Barbara Sherwin, a McGill University psychology professor widely considered an expert on hormones, was the sole author of a 2000 JAGS article arguing that estrogen was beneficial for memory loss in older patients, as well as for reducing the risk of cardiovascular disease, osteoporosis,  colorectal cancer, and all-cause mortality in postmenopausal women. But an investigation of the ghostwriting documents by Toronto Star reporter Stuart Laidlaw shows that the article was actually written by DesignWrite, the medical writing company hired by Wyeth to promote its products.  Dr. Sherwin was faxed the article 18 months prior to its publication, with a request from DesignWrite to “review the enclosed outline,” says Mr. Laidlaw’s article.

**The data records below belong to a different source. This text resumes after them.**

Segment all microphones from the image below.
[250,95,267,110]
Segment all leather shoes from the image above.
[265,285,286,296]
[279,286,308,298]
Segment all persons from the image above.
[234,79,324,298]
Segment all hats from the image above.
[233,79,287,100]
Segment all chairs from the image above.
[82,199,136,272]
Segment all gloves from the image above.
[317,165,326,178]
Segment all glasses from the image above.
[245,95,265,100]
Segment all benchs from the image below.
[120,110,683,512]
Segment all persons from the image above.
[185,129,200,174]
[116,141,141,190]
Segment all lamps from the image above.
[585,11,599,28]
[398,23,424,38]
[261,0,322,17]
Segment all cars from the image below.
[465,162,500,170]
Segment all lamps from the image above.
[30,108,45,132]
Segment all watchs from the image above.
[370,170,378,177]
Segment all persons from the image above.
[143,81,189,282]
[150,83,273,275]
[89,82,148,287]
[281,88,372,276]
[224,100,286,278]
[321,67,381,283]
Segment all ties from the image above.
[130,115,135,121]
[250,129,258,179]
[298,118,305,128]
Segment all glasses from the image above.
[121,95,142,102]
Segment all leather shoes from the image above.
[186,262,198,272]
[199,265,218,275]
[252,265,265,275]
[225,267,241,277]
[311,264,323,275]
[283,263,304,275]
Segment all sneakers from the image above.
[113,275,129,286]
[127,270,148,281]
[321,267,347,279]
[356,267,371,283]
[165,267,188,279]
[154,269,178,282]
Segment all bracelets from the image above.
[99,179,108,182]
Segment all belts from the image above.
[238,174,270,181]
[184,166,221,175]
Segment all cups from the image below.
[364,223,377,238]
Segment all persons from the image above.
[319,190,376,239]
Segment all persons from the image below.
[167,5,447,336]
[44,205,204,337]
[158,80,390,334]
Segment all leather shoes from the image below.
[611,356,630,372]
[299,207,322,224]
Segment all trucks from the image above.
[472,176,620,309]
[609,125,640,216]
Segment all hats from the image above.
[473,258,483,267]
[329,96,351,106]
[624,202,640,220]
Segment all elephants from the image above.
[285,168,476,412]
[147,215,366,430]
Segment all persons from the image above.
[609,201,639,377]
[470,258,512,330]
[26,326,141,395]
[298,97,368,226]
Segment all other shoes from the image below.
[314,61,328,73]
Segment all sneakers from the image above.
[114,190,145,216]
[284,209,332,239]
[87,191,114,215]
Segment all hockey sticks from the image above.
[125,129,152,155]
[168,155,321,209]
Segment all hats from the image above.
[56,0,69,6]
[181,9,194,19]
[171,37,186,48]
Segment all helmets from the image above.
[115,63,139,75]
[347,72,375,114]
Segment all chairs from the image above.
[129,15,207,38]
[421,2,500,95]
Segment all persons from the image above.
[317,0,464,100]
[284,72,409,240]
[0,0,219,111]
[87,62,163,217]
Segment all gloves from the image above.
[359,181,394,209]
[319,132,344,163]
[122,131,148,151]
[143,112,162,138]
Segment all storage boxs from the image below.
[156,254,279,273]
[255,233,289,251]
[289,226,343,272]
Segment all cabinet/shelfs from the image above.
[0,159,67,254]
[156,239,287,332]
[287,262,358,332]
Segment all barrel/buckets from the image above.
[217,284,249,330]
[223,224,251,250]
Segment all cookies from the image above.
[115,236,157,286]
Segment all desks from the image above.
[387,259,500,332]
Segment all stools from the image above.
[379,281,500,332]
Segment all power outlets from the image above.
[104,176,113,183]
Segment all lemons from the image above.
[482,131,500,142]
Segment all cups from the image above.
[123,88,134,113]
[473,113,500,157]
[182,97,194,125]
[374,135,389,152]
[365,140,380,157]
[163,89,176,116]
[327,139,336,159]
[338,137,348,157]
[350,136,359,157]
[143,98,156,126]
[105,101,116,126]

Mr. Laidlaw broke the story in Saturday’s newspaper with a headline “Canadian named in HRT scandal.”  Reports by the Montreal Gazette, the Chronicle of Higher Education, and the news wire United Press International followed. His earlier report, “Ghostwriting is bad medicine” appeared last week.  An article in today’s Gazette says that ghostwriting is common.

McGill University, Canada’s second largest university, is now investigating the allegations against Dr. Sherwin.

Mr. Laidlaw said yesterday that he feels the practice of Wyeth to have international reach in its ghostwriting campaign for Prempro means that the PLoS Medicine documents can and should be mined by journalists and researchers for local content.

Recently, 1,500 documents detailing the practice of ghostwriting in relation to the marketing of hormone replacement therapy and other drugs were released into the public domain as a result of a court case intervention by PLoS Medicine and The New York Times. To make the released documents publicly available without delay, PLoS has created the Wyeth Ghostwriting Archive.